Morgan takes a moment to collect himself. Silas Botwin might be impulsive, but he's not stupid. He wouldn't be telling Will this unless it was for a purpose. "Are you volunteering to rat out your bosses for reduced time?" He asks, because that's the most likely and logical thing he can think of.

Silas never does answer that question verbally, but he pulls out a gun, points it at Morgan, and kneels to rip off the duct tape keeping the man's legs captive. Morgan stays frozen, knowing there's no way he can kick Botwin and run before he gets shot. Then Silas goes around, pulls up on Morgan's bound hands, and he stands. Will is marched out of his section of the room, and finds a set of wooden stairs leading up to a door. He is aware of the gun pressed to the small of his back, insurance that he won't do anything he's not supposed to.

At the top of the stairs, the door is opened for them when Morgan kicks at it as per Silas' orders. An Indian man comes into view around the door, sees Will and Silas behind him, and steps out of the way. "Becka came looking for you while you were busy.

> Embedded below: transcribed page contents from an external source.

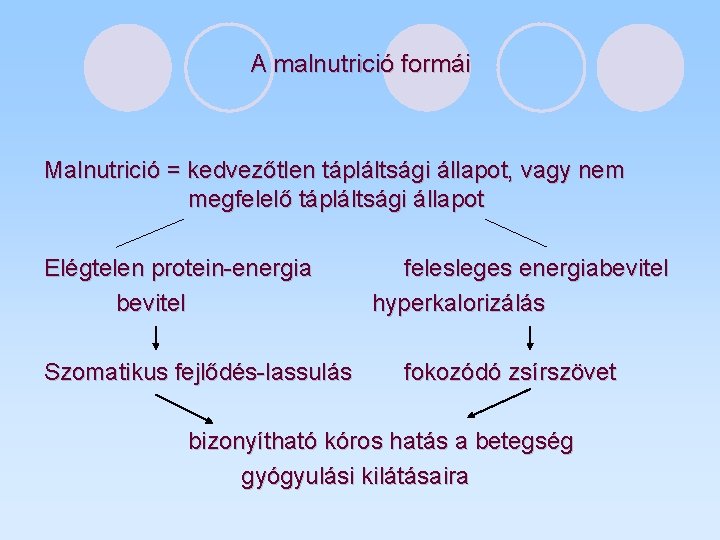 A malnutrició formái

Malnutrició = kedvezőtlen tápláltsági állapot, vagy nem megfelelő tápláltsági állapot

Elégtelen protein-energia bevitel

Szomatikus fejlődés-lassulás

felesleges energiabevitel hyperkalorizálás

fokozódó zsírszövet

bizonyítható kóros hatás a betegség gyógyulási kilátásaira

She wants to ask you something about the weed in Growhouse Six."

Silas thanked him, and moved on.

Morgan knew who Rebecka Botwin was. "You let your ten-year-old child grow pot?" He asks, only slightly surprised.

Will just knows the man is smirking again when he says, "It's the family business. She's good at it, too, responsible for her own growhouse already."

And the rest of the walk is done in silence.

Morgan is led up another flight of stairs, and the path between the two flights winds through a kitchen populated by people talking amicably, who barely even notice the man being led at gunpoint through the room, and a living room full of kids doing various activities. One even calls out to say hello to Silas, and Morgan has to wonder just how desensitized these children are. Will somehow senses he's in the hub of this whole organization. Like this is the hive to which all bees must eventually return.

Then he is up the stairs and the noise is just a background buzz, one he realizes he heard in the basement as well but didn't really recognize as voices. Up another narrow flight, Botwin turns him left, and then right, through an open door that shuts behind them right away.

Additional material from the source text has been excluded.